Comparison of allergenicity and allergens between fish white and dark muscles

• Published in: Allergy (Copenhagen) Vol. 61; no. 3; pp. 357 - 363
• Main Authors: Kobayashi, A., Tanaka, H., Hamada, Y., Ishizaki, S., Nagashima, Y., Shiomi, K.
• Format: Journal Article
• Language: English
• Published: Oxford, UK Munksgaard International Publishers 01.03.2006; Blackwell
• Subjects: allergenicity; Allergens - adverse effects; Allergens - immunology; Allergic diseases; Animals; Biological and medical sciences; Cloning, Molecular; dark muscle; DNA, Complementary - analysis; Enzyme-Linked Immunosorbent Assay; fish; Fishes; Food Hypersensitivity - diagnosis; Food Hypersensitivity - immunology; Fundamental and applied biological sciences. Psychology; Fundamental immunology; Humans; Hypersensitivity, Immediate - diagnosis; Immunoblotting; Immunologic Tests - methods; Immunopathology; Medical sciences; Muscle, Skeletal - immunology; parvalbumin; Parvalbumins - analysis; Parvalbumins - immunology; Reverse Transcriptase Polymerase Chain Reaction; Risk Factors; Scomber; Sensitivity and Specificity; white muscle; Immunopathology; Food allergy; Food allergen; Immune response; Calcium; white muscle; Allergenicity; Parvalbumin; Inorganic element; Binding protein; Immunology; dark muscle; Digestive diseases; Fish; Muscle; Comparative study; Allergen
• ISSN: 0105-4538; 1398-9995
• DOI: 10.1111/j.1398-9995.2006.00966.x

Background:  Fish is one of the most frequent causes of immunoglobulin E (IgE)‐mediated food allergy. Although the fish dark muscle is often ingested with the white muscle, no information about its allergenicity and allergens is available. Methods:  Heated extracts were prepared from both white and dark muscles of five species of fish and examined for reactivity with IgE in fish‐allergic patients by enzyme‐linked immunosorbent assay (ELISA) and for allergens by immunoblotting. Cloning of cDNAs encoding parvalbumins was performed by rapid amplification cDNA ends. Parvalbumin contents in both white and dark muscles were determined by ELISA using antiserum against mackerel parvalbumin. Results:  Patient sera were less reactive to the heated extract from the dark muscle than to that from the white muscle. A prominent IgE‐reactive protein of 12 kDa, which was detected in both white and dark muscles, was identified as parvalbumin.

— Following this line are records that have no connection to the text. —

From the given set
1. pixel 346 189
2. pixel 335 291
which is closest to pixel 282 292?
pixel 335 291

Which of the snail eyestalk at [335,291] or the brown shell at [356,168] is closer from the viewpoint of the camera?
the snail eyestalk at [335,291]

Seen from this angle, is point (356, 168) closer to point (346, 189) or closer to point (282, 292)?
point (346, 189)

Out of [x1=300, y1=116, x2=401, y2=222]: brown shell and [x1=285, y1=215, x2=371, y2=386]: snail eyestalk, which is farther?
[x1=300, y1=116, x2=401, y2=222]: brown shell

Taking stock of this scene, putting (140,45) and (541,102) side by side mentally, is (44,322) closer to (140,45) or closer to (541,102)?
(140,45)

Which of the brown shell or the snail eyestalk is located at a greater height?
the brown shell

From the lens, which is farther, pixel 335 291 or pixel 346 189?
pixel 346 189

Molecular cloning experiments revealed that the same parvalbumin molecule is contained in both white and dark muscles of either horse mackerel or Pacific mackerel. Parvalbumin contents were four to eight times lower in the dark muscle than in the white muscle. Conclusions:  The fish dark muscle is less allergenic than the white muscle, because the same allergen molecule (parvalbumin) is contained at much lower levels in the dark muscle than in the white muscle. Thus, the dark muscle is less implicated in fish allergy than the white muscle.